_What is being asked_
Extract each line of the material below that contains the word "farther".

########################################

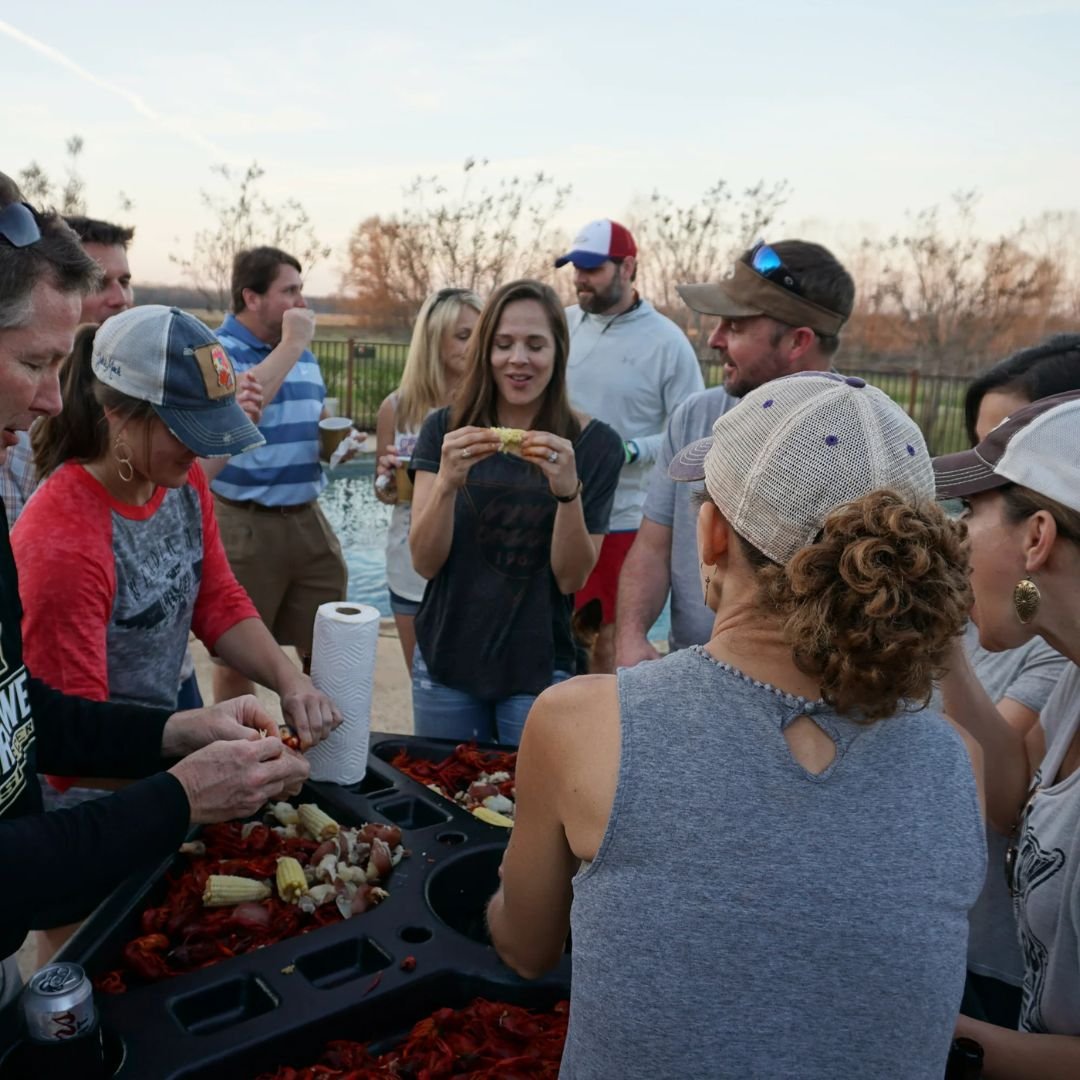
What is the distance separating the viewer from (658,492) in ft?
11.2

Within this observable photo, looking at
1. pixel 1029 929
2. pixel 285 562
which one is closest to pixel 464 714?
pixel 1029 929

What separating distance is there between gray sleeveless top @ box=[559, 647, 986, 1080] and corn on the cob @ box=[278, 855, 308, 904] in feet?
3.18

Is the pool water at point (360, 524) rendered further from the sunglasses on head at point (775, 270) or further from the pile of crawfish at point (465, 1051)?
the pile of crawfish at point (465, 1051)

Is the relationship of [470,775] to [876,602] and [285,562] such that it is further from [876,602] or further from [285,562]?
[285,562]

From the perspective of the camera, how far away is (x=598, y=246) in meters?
5.46

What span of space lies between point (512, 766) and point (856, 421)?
1.71 metres

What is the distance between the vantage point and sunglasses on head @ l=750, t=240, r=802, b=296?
317 centimetres

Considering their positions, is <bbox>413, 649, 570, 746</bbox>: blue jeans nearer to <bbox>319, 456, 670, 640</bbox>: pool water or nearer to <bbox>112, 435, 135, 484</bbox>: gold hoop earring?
<bbox>112, 435, 135, 484</bbox>: gold hoop earring

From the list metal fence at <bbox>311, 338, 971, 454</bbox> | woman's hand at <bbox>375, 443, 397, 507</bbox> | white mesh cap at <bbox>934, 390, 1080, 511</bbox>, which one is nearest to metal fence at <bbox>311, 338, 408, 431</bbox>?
metal fence at <bbox>311, 338, 971, 454</bbox>

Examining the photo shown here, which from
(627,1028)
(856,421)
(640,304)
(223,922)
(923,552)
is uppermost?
(640,304)

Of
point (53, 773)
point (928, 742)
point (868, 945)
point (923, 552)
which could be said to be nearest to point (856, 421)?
point (923, 552)

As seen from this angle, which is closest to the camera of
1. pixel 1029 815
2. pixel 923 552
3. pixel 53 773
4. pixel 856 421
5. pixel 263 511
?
pixel 923 552

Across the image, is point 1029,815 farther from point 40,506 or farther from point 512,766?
point 40,506

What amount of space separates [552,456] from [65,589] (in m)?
1.47
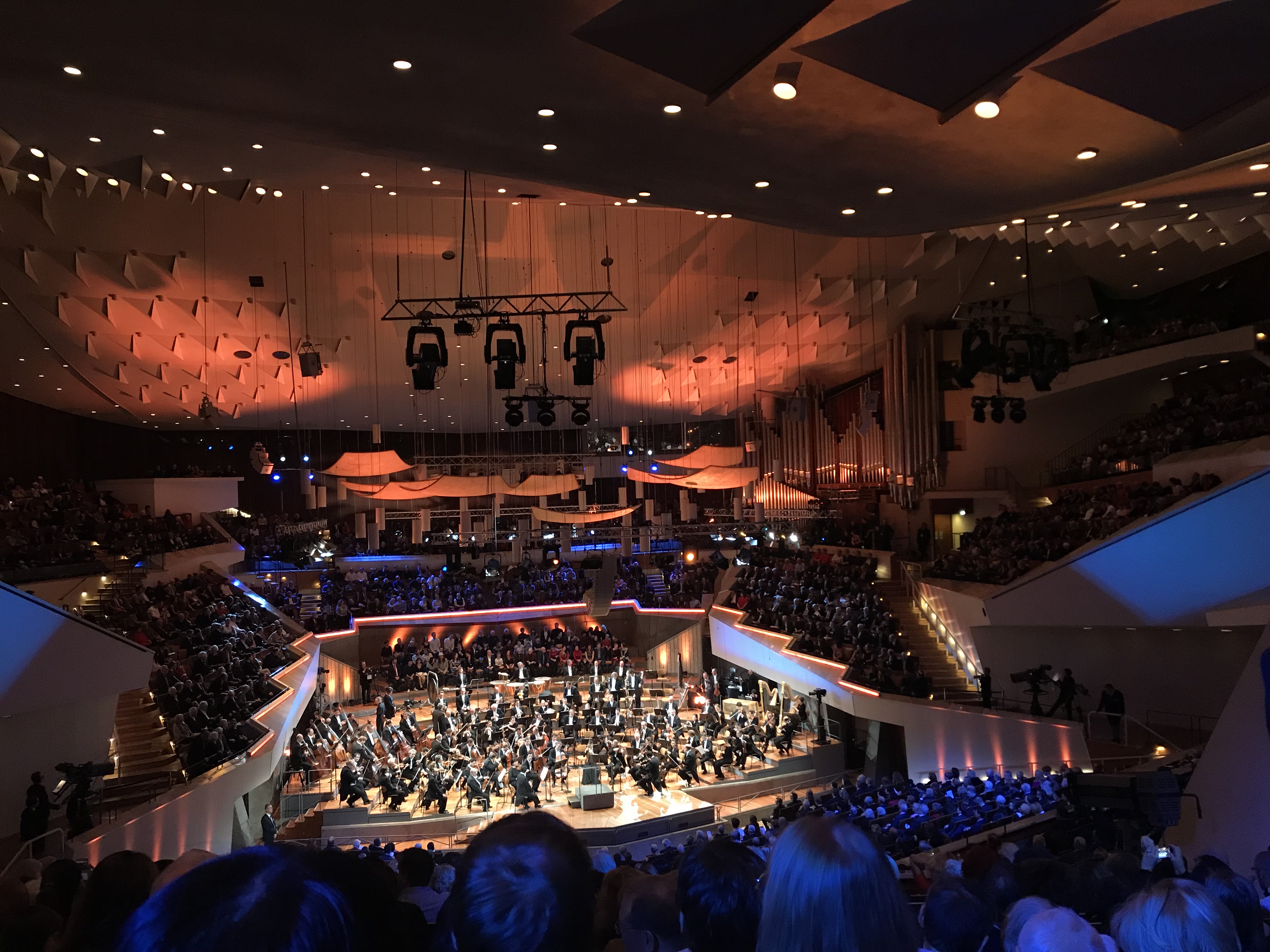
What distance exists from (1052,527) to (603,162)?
11.1 m

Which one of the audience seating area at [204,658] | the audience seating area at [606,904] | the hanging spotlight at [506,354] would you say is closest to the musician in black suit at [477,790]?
the audience seating area at [204,658]

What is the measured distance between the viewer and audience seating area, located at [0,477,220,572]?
1495cm

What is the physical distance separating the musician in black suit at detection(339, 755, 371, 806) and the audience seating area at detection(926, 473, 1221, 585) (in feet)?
33.9

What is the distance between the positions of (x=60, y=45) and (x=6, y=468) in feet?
62.2

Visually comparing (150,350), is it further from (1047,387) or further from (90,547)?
A: (1047,387)

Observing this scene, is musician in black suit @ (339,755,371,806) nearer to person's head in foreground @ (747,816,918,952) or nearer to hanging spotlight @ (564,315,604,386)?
hanging spotlight @ (564,315,604,386)

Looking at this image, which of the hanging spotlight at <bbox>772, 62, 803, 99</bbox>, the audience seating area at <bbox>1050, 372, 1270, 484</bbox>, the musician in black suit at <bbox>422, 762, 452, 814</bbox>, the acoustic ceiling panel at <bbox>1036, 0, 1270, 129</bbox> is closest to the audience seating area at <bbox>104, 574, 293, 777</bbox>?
the musician in black suit at <bbox>422, 762, 452, 814</bbox>

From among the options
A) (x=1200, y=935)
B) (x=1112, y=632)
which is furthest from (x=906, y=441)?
(x=1200, y=935)

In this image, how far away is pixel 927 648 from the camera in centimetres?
1755

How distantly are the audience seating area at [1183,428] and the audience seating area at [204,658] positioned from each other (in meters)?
13.8

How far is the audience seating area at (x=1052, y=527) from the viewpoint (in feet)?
42.5

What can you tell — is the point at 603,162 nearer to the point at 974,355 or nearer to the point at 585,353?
the point at 585,353

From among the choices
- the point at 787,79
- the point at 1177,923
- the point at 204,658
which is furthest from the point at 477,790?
the point at 1177,923

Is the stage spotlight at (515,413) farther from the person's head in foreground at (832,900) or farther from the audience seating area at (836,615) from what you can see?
the person's head in foreground at (832,900)
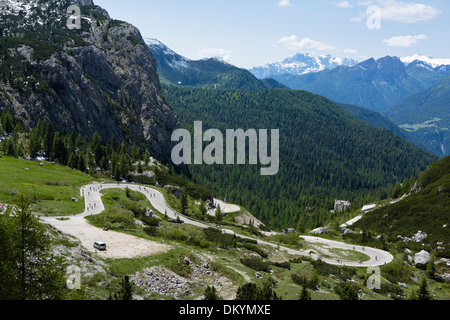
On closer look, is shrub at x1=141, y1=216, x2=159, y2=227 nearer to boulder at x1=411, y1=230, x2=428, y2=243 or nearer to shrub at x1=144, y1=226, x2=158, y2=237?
shrub at x1=144, y1=226, x2=158, y2=237

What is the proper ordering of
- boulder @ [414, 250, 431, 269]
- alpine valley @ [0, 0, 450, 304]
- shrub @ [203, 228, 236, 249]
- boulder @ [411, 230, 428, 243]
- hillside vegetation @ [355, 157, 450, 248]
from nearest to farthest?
1. alpine valley @ [0, 0, 450, 304]
2. shrub @ [203, 228, 236, 249]
3. boulder @ [414, 250, 431, 269]
4. boulder @ [411, 230, 428, 243]
5. hillside vegetation @ [355, 157, 450, 248]

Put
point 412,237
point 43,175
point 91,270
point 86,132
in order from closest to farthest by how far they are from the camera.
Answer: point 91,270, point 43,175, point 412,237, point 86,132

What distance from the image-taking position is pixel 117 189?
315 ft

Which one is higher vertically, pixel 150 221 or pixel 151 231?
pixel 151 231

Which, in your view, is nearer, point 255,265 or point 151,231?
point 255,265

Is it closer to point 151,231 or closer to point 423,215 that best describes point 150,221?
point 151,231

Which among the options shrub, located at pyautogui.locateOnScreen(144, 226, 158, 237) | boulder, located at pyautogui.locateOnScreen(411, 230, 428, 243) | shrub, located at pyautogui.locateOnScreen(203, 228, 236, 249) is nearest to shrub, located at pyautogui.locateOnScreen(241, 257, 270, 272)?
shrub, located at pyautogui.locateOnScreen(203, 228, 236, 249)

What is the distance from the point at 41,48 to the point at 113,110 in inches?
2030

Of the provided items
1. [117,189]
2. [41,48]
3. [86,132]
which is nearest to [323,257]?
[117,189]

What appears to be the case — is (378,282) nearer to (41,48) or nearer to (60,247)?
(60,247)

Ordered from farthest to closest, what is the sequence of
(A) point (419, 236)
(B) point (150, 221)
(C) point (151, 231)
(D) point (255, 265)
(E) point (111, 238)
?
(A) point (419, 236), (B) point (150, 221), (C) point (151, 231), (D) point (255, 265), (E) point (111, 238)

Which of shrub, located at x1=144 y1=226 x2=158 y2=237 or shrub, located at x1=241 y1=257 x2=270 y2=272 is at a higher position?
shrub, located at x1=144 y1=226 x2=158 y2=237

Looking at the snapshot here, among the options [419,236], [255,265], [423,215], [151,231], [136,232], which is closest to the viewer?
[255,265]

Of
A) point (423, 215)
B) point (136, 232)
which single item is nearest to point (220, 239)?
point (136, 232)
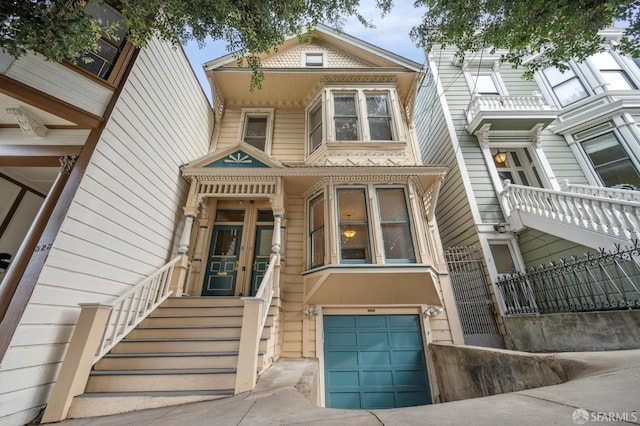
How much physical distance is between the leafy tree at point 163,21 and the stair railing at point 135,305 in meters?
3.18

########################################

_Final result_
Across the image, is point 1029,815 farther from point 40,506 or farther from point 512,766?
Is the stage spotlight at (515,413) farther from the person's head in foreground at (832,900) or farther from the audience seating area at (836,615) from what you can see?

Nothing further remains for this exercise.